O contrato com a FDE é apresentado pelo Fórum Investiga como uma contratação de serviços de capacitação profissional para servidores da fundação.

A reportagem também destaca que Victor Godoy, responsável pela assinatura do contrato pelo Instituto Iter, ocupou o Ministério da Educação no governo Bolsonaro e que, durante determinado período, ele, Mendonça e Tarcísio integraram simultaneamente a estrutura do governo federal.

A Revista Fórum informou que procurou os envolvidos para obter esclarecimentos sobre a contratação e publicou as manifestações recebidas na reportagem.

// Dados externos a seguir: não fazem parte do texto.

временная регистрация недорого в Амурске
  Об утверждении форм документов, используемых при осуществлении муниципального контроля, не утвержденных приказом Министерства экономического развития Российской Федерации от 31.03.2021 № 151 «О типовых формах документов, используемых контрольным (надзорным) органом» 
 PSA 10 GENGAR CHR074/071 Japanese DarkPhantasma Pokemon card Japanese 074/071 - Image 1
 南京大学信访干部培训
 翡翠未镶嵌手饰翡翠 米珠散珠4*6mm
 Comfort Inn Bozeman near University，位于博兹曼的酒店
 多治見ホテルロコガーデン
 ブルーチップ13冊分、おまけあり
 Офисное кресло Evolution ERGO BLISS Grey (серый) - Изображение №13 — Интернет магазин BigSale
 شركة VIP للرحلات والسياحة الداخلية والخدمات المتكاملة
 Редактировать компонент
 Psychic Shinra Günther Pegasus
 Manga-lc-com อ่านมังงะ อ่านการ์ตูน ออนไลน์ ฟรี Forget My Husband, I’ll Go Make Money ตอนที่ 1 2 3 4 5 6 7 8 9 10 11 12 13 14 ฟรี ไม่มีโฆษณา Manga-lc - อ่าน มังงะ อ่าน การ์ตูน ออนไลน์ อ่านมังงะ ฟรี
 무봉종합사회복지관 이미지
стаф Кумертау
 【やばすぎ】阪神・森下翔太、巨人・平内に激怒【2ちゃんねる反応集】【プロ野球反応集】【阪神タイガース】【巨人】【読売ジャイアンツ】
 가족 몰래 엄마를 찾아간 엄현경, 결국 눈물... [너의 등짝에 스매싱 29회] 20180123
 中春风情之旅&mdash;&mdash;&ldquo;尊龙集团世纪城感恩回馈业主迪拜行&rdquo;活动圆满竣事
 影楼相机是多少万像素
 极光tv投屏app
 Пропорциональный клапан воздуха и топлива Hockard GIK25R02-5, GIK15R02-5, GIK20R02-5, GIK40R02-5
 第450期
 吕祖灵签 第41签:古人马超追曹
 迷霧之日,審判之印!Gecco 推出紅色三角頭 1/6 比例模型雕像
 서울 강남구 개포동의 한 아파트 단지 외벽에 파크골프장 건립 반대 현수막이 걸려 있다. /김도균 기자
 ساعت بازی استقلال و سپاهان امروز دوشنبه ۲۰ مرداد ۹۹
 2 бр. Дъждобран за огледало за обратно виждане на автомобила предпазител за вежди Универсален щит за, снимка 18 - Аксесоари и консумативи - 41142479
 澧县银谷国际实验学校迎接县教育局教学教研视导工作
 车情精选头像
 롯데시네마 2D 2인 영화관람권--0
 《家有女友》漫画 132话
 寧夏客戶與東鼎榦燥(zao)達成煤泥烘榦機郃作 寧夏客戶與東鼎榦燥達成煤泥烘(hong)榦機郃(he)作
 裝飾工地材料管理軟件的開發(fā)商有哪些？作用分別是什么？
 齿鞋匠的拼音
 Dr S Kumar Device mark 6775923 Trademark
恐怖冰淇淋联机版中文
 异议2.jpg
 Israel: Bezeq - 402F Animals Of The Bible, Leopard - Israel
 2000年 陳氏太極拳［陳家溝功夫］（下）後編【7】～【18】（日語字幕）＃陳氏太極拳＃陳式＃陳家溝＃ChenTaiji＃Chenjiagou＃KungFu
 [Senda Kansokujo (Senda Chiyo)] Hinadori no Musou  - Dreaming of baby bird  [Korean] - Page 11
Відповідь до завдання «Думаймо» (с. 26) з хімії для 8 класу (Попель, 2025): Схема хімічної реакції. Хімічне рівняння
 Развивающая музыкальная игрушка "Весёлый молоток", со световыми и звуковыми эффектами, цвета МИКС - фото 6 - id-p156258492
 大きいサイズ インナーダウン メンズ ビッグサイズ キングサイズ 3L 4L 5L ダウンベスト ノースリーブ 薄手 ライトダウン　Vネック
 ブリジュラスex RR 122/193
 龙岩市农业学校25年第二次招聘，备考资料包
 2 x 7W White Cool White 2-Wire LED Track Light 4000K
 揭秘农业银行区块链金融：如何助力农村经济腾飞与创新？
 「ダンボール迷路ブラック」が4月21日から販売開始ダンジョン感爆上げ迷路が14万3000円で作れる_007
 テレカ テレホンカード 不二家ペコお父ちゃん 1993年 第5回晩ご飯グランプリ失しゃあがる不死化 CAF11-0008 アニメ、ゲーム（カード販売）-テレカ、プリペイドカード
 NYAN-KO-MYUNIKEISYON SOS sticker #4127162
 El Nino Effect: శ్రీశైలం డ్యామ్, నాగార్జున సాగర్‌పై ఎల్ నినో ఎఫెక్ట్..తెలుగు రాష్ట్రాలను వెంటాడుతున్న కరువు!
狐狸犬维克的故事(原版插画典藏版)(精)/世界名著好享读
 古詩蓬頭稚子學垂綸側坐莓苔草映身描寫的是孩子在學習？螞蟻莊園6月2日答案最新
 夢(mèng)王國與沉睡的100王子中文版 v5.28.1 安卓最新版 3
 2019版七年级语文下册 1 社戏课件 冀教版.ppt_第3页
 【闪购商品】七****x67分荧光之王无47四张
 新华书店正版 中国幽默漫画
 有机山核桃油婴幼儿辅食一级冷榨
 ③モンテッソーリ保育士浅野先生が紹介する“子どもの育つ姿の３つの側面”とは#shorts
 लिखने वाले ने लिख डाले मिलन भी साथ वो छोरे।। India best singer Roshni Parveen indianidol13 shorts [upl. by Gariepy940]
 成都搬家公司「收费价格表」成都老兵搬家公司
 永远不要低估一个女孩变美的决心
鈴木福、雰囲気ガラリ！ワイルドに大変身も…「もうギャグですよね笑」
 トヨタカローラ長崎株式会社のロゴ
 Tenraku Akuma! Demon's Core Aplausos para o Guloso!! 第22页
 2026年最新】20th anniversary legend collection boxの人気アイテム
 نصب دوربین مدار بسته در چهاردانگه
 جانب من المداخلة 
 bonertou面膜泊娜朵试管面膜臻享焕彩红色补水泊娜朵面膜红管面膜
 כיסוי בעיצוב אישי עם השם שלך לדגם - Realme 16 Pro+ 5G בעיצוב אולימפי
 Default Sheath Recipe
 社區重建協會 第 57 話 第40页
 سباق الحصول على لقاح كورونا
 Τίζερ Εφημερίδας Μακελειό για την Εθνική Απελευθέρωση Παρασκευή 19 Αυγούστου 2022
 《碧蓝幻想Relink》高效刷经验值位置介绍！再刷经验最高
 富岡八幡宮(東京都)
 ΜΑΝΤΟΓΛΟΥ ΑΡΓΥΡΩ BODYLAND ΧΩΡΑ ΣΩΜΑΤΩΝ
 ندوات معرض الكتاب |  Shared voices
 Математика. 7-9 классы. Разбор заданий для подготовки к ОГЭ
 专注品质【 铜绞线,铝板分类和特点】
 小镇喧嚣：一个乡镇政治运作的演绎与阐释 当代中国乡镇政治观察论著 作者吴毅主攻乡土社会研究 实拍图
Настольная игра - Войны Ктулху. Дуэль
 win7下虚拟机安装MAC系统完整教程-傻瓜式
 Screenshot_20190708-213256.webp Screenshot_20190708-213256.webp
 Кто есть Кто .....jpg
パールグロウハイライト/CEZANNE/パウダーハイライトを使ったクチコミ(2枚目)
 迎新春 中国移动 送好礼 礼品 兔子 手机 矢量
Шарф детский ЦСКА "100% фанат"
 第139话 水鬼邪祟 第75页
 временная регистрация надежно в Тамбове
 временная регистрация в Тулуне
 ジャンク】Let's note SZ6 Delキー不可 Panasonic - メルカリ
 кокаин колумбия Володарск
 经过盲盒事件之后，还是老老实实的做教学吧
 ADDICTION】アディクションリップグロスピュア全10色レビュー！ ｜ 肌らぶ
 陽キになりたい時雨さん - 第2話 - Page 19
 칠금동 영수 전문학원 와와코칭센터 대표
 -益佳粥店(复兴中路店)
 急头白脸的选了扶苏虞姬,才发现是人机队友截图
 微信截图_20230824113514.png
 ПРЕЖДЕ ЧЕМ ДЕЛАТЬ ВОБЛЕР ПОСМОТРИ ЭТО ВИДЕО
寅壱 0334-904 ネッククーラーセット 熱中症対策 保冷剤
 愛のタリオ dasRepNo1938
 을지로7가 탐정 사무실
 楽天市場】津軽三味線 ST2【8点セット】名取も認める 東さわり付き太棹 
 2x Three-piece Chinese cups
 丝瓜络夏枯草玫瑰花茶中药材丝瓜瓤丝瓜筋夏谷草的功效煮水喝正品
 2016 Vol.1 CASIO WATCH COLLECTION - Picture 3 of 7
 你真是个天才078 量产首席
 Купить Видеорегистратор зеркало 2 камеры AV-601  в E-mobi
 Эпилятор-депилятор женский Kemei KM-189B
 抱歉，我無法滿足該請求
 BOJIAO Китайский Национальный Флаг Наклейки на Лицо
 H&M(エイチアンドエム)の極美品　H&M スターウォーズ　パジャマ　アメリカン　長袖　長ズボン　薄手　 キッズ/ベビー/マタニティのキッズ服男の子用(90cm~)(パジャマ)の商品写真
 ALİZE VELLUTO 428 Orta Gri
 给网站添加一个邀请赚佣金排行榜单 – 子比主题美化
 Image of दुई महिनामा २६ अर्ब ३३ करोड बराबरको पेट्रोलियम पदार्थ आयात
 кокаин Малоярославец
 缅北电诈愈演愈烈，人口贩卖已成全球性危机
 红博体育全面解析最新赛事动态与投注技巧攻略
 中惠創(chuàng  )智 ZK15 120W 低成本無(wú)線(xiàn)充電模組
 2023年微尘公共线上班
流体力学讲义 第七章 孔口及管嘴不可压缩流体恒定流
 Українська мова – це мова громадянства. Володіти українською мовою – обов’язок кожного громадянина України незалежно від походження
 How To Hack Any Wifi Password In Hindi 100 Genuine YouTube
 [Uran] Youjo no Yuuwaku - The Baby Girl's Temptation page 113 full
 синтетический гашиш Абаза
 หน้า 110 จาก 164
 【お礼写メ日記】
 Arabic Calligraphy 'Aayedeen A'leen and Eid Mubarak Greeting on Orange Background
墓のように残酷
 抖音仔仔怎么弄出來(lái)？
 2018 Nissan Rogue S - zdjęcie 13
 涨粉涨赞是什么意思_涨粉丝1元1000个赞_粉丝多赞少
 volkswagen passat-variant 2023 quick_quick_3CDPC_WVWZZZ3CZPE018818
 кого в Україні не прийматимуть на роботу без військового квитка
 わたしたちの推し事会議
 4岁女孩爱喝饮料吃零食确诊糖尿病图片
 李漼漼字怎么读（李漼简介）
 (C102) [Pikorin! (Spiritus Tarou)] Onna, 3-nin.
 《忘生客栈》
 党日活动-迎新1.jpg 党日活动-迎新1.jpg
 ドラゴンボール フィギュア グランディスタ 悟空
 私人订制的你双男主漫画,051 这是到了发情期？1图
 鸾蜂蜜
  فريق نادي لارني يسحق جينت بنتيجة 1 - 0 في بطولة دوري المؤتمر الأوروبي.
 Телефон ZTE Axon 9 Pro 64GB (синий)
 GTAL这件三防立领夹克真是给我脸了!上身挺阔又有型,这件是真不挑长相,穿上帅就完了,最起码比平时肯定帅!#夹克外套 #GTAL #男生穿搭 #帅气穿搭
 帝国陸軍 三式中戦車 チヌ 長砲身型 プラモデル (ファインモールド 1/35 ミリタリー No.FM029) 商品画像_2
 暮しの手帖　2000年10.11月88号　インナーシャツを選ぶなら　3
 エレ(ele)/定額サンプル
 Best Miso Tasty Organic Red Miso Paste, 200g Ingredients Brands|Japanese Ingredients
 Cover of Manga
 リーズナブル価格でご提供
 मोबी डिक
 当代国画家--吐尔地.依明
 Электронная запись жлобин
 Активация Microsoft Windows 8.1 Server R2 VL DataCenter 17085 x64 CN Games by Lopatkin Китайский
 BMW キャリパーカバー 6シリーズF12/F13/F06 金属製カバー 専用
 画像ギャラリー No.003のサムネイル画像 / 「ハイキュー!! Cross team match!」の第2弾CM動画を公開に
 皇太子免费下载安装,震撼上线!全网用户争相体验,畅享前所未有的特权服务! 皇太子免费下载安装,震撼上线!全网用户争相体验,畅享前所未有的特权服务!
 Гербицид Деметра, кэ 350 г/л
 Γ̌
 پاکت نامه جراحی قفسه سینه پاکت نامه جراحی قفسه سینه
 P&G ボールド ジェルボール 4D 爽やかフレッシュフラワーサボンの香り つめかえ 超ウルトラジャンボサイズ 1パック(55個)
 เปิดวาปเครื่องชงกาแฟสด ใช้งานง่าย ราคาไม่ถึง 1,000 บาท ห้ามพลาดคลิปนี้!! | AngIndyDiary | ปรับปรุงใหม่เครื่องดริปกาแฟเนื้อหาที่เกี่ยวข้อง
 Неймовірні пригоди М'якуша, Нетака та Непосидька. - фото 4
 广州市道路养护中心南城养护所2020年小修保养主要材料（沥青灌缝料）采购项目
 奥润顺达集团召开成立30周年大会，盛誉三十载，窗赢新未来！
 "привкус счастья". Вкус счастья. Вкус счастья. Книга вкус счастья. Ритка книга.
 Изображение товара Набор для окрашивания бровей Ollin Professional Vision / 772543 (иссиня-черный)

Em nota enviada a Revista Fórum, a Secretaria da Educação de São Paulo e a Fundação para o Desenvolvimento da Educação afirmaram que a contratação seguiu os procedimentos previstos na legislação e que a escolha por inexigibilidade foi fundamentada na legislação aplicável.
Leia a íntegra:

“A Seduc e a FDE esclarecem que ainda não houve nenhum pagamento referente ao contrato citado, que foi firmado maio de 2026 e será executado conforme a demanda efetiva. O curso contratado é um MBA em Gestão Avançada em Licitações e Contratos Administrativos, com foco na Lei nº 14.133/2021, com aulas presenciais e online e grade é voltada especificamente para a área de contratações públicas. Assim, a comparação feita pela reportagem a cursos com conteúdos e formatos distintos é totalmente inadequada. Além dos parâmetros rotineiros, uma pesquisa adicional de mercado apontou outros MBAs específicos para área de contratações públicas com preços por aluno entre R$ 27,7 mil e R$ 28,3 mil, o que reforça a compatibilidade do serviço contratado. O objetivo é capacitar servidores que atuam com licitações, gestão e fiscalização de contratos administrativos, conforme exigência da Lei nº 14.133/2021. A contratação foi realizada por inexigibilidade, com fundamento no art. 74, inciso III, alínea “f”, da Lei nº 14.133/2021, e passou por análises e controles previstos na legislação e nas normas internas da FDE.”